---------- EXCERPTED PASSAGE

Did you sign a contract or an order for the Granite Worktop directly from Granite Ltd?

 

Have Granite Ltd or the Kitchen Company banked the £1500?

 

"Received £1500, date, for granite deposit", very interesting this point as it's so grey it's almost black.

 

"I have a separate piece of paper, also hand-written, no letter-head, giving my name & address and stating that ... Granite Ltd will supply"

 

Were you informed directly that Granite Ltd would be supplying the worktop direct to you or would they be supplying it to the kitchen company?

 

Who was actually ordering the worktop from Granite Ltd? You or the kitchen company?

 

"Does the Customer Require a Recommended Fitting Service" was ticked as Yes and we were quoted a figure of £1700 for that service which we were given to understand would be carried out by their fitters."

 

Does the £1700 amount include or exclude vat on the order, it must clearly state this in either the order form or the terms and conditions, which obviously you did not get as the buggers don't issue any!

 

"So, the answer to your question whether I was happy for a sub contractor to supply and fit the granite worktop, is a bit of a grey area. I thought they worked hand in glove with each other but I did know that it was a separate company providing that service"

 

1. you should have been informed you were entering into two seperate contracts with two seperate companies whom the agent represents.

 

2. From what you have written I believe you have been mis sold as you only signed a contract/order with one company and that is the kitchen company.

 

3. A deposit was taken illegally for the granite worktop as this was being supplied by a seperate company whom you had not placed an order nor signed a contract to suplly goods with. I would class this as mis-selling.

 

I hate unethical sales with a vengeance and I work in sales in a different market, no am not a banker lol.

 

All of the above is my opnion only and am sure the admins and mods will advise you on relevant points of law. My understanding of law of contract is that under FSA terms you must be advised you are entering into and agreement. This does not seem to have happened here as you believed you were contracting to one company.

--------------------
---------- SUPPLIED DATA

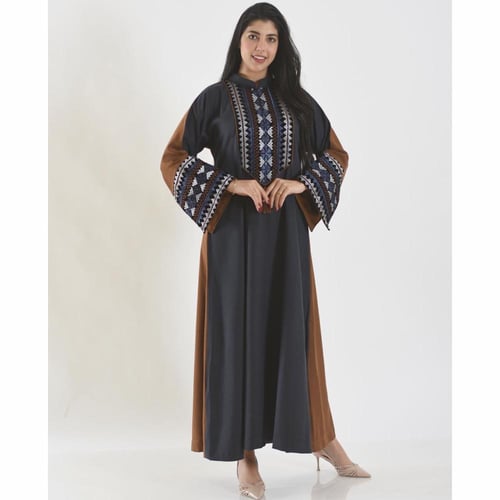 جلابية بني سدو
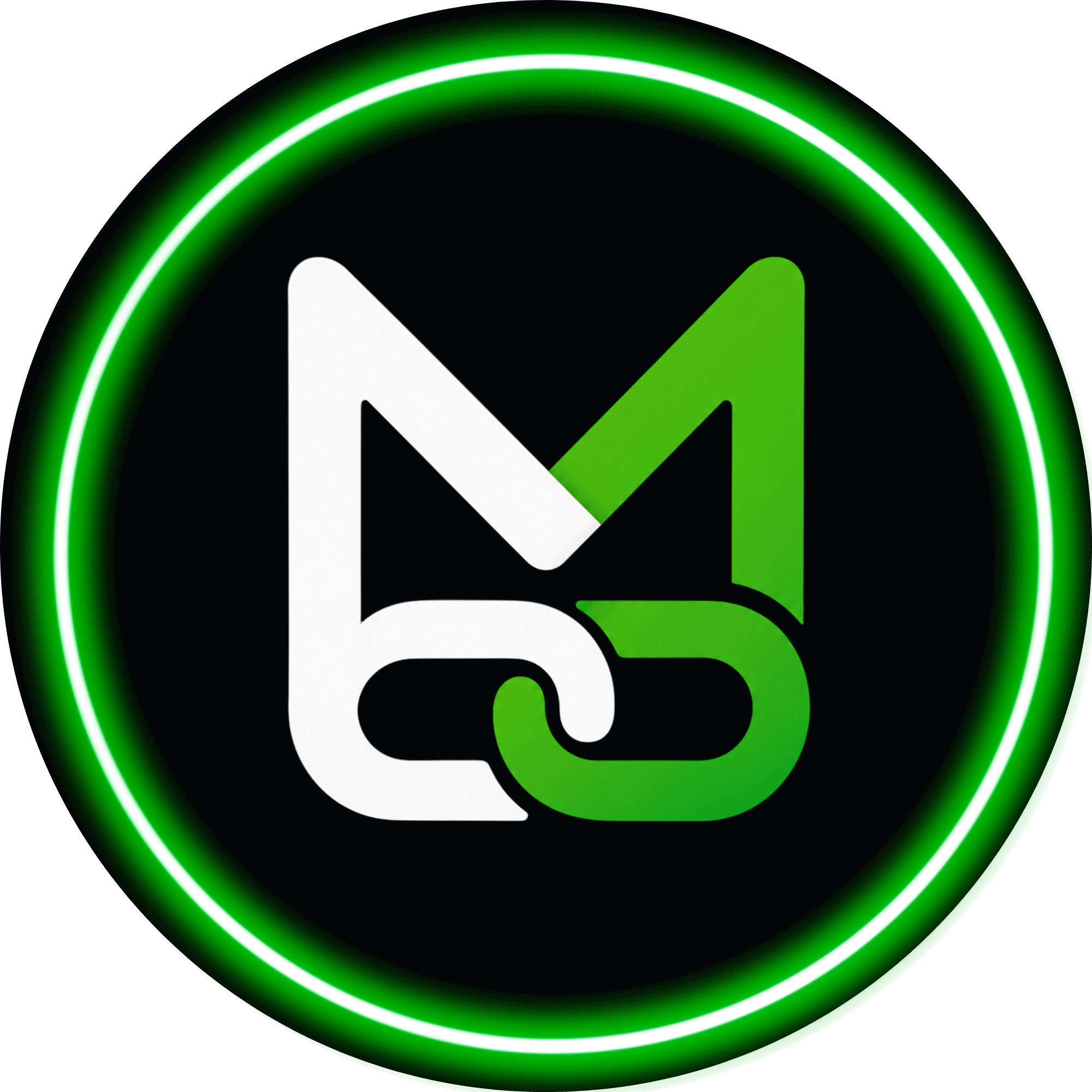 Logo do site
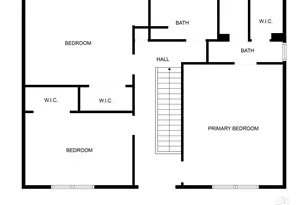 700 Eliza Jordan Rd, Mobile, AL 36608 - Photo 50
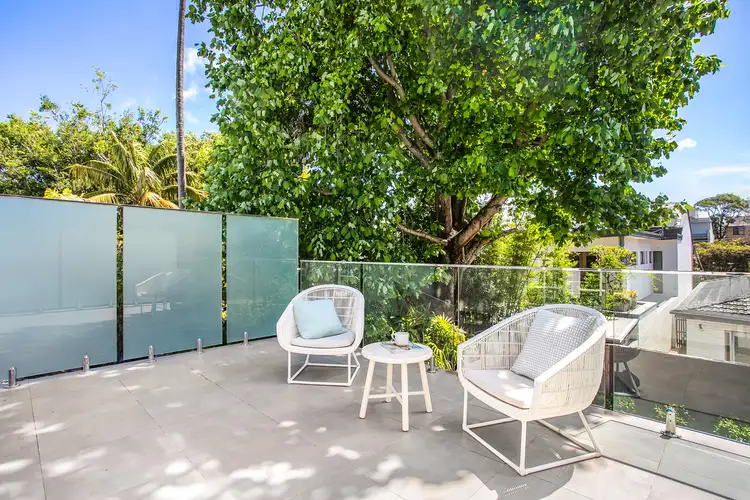 Sixth view of Homely house listing, 83 Mill Hill Road, Bondi Junction NSW 2022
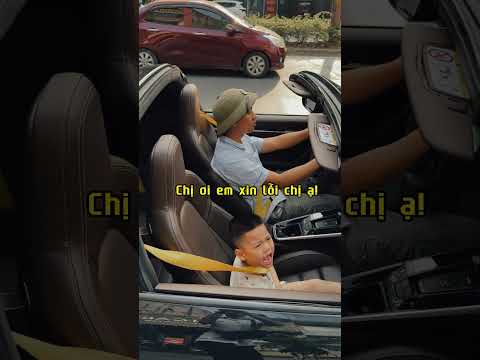 Ở đời đừng bao giờ khinh thường người khác và đánh giá qua vẻ bề ngoài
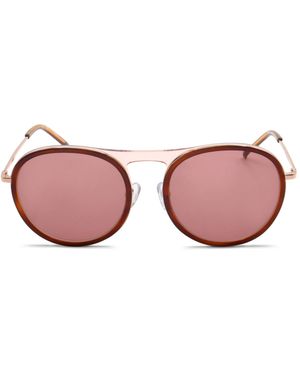 DKNY Dk700S - Pink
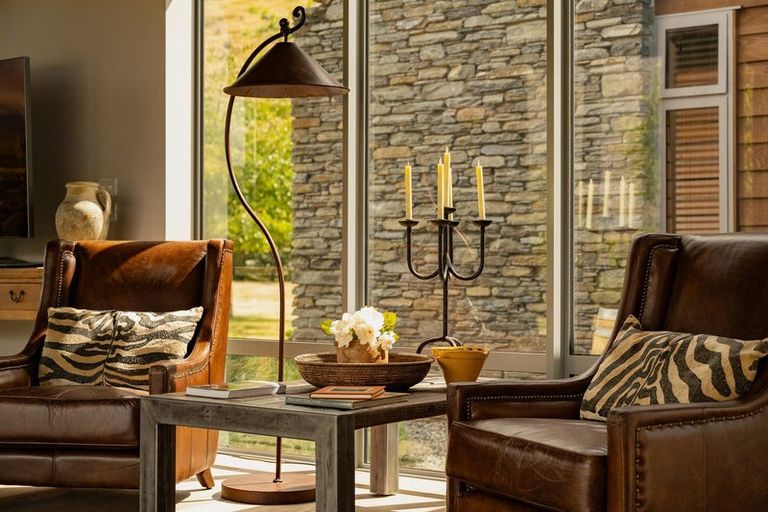 Photo of property in 4 Ellen Johnson Terrace, Lake Hayes, Queenstown, 9371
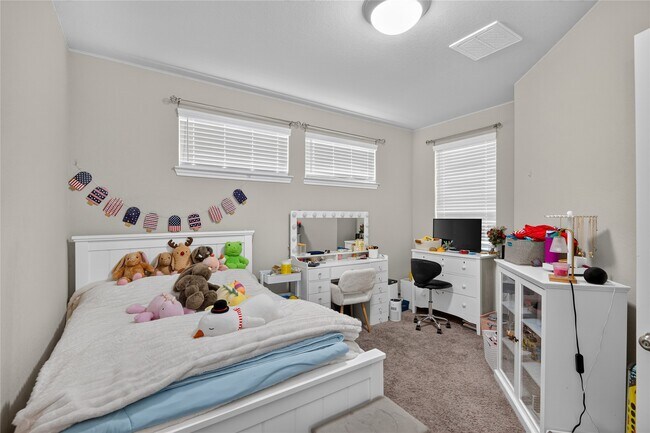 Building Photo - 16207 Northern Cardinal Ln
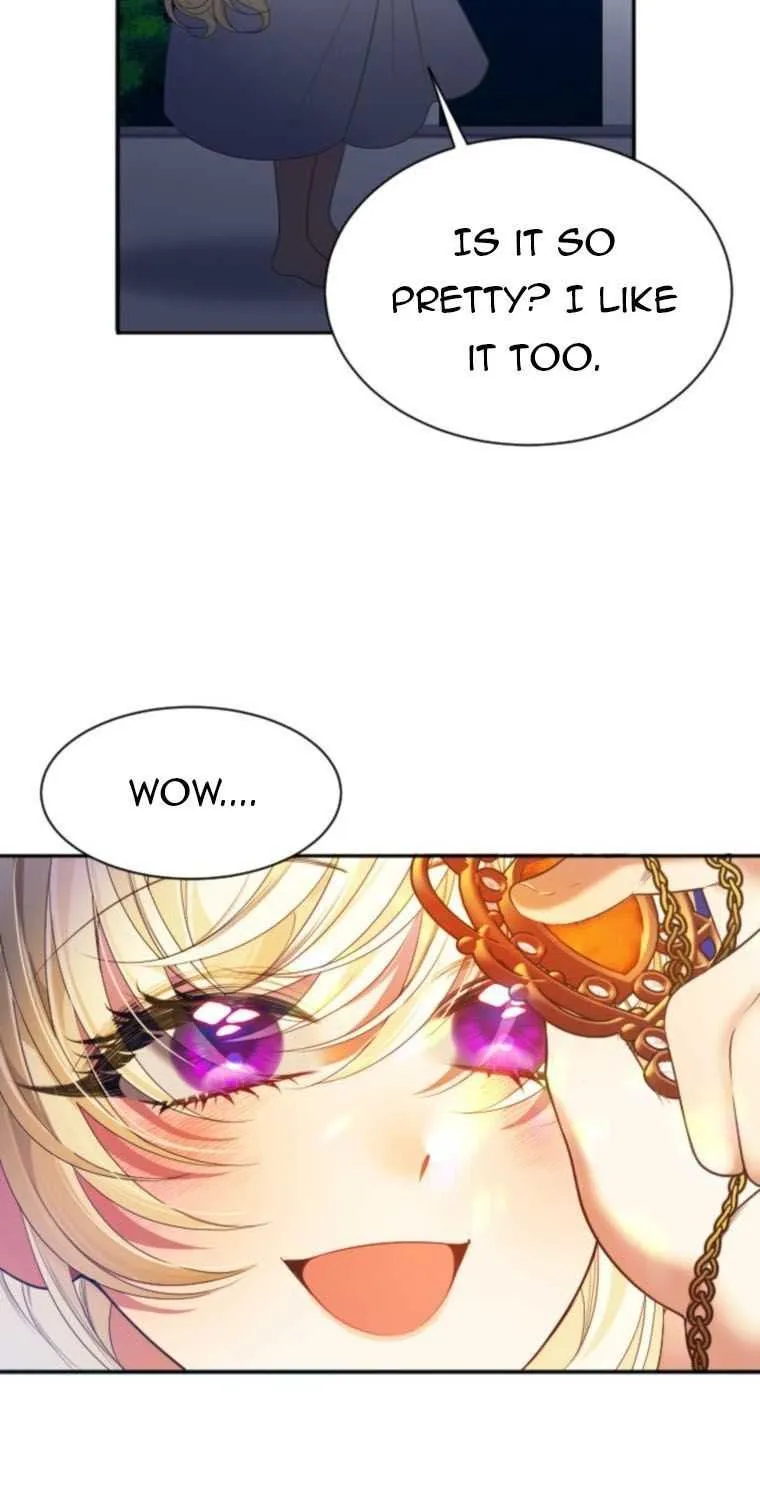 One Step Forward to the Flower Path Chapter 36 page 62 - 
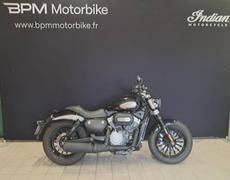 Autres CFMOTO Poitiers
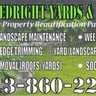 PricedRight Yards & MORE profile image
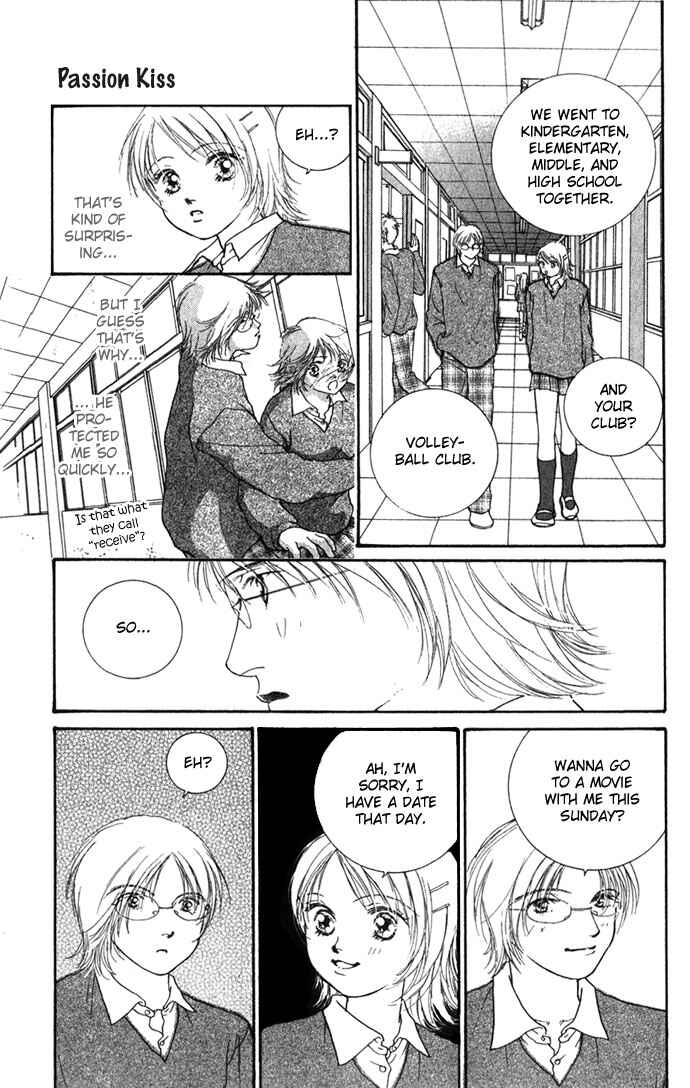 Chapter 1.2 - Page 4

--------------------

LIST OF TASKS:
(1) Using the forum reply about the granite worktop deposit, answer these:
(a) What amount was received as the granite deposit?
(b) What figure was quoted for the recommended fitting service?
(c) In what field does the writer of the reply say they work?
(2) List every numbered point in the forum reply about the granite worktop deposit.
(3) Carry on the forum reply about the granite worktop deposit from its final sentence.

ANSWERS FOR THE TASKS:
(1)
(a) £1500
(b) £1700
(c) Sales, in a different market

(2)
1. The customer should have been told they were entering into two separate contracts with two separate companies that the agent represents.
2. The writer believes the customer was mis-sold, because the only contract or order the customer signed was with the kitchen company.
3. The deposit for the granite worktop was taken illegally, because a separate company was supplying the worktop and the customer had placed no order and signed no contract with it. The writer classes this as mis-selling.

(3)
 

As for the 10% the Kitchen company are attempting to charge, i would class this as a penalty charge as you cancelled within 24 hrs. had they placed the order with the kitchen manufacturer? What time did they place it? Had they placed an order with Granite Ltd and what time did they place it? They would have to prove that they had placed both orders within the 24 hr period that you cancelled in. If they did not then £1100 is unlawful is this does not represent the actual costs that they incurred in cancelling your order.

 

Hope this helps.

 

 

 

 

Thanks for your comments, buzbi and calvi. The hand-written receipt, which incidentally was given grudgingly, simply says: "Received £1500, date, for granite deposit. With thanks, signature." I have a separate piece of paper, also hand-written, no letter-head, giving my name & address and stating that ... Granite Ltd will supply ... granite worktops to my new kitchen. To include delivery, etc etc. Monies to be paid on completion £1800. For and on behalf of ... Granite Ltd. Signature.

 

The receipt from the kitchen co. is a one page affair on their letter-headed paper titled 'Supply Only Order' and simply giving the order value, deposit paid and balance. Although it says Supply Only Order, the box "Does the Customer Require a Recommended Fitting Service" was ticked as Yes and we were quoted a figure of £1700 for that service which we were given to understand would be carried out by their fitters. (What the internet article revealed was that when the fitters (who were not employed by the firm) turned up, they would say that the price quoted didn't include VAT and they wouldn't do the work unless that was paid. The price for the supply of the kitchen, however, is VAT inclusive according to the signed document, and any ordinary person would think that the fitting service would also be VAT-inclusive. It was this and similar revelations that made me cancel the contract.)

 

When I showed this piece of paper to the Citizens' Advice Bureau they said where are their terms & conditions. I actually remember asking the sales rep about these but got somehow sidelined. When I asked in writing for them later on after my cancellation, I was told that they don't have any but 'are happy to abide by the terms laid down by British Statutory Law.'

 

So, the answer to your question whether I was happy for a sub contractor to supply and fit the granite worktop, is a bit of a grey area. I thought they worked hand in glove with each other but I did know that it was a separate company providing that service but that the kitchen co. was in overall charge and would supervise the granite people. In retrospect I realise how stupid I've been to have been taken in like that but at the time I was just focusing on getting the kitchen right.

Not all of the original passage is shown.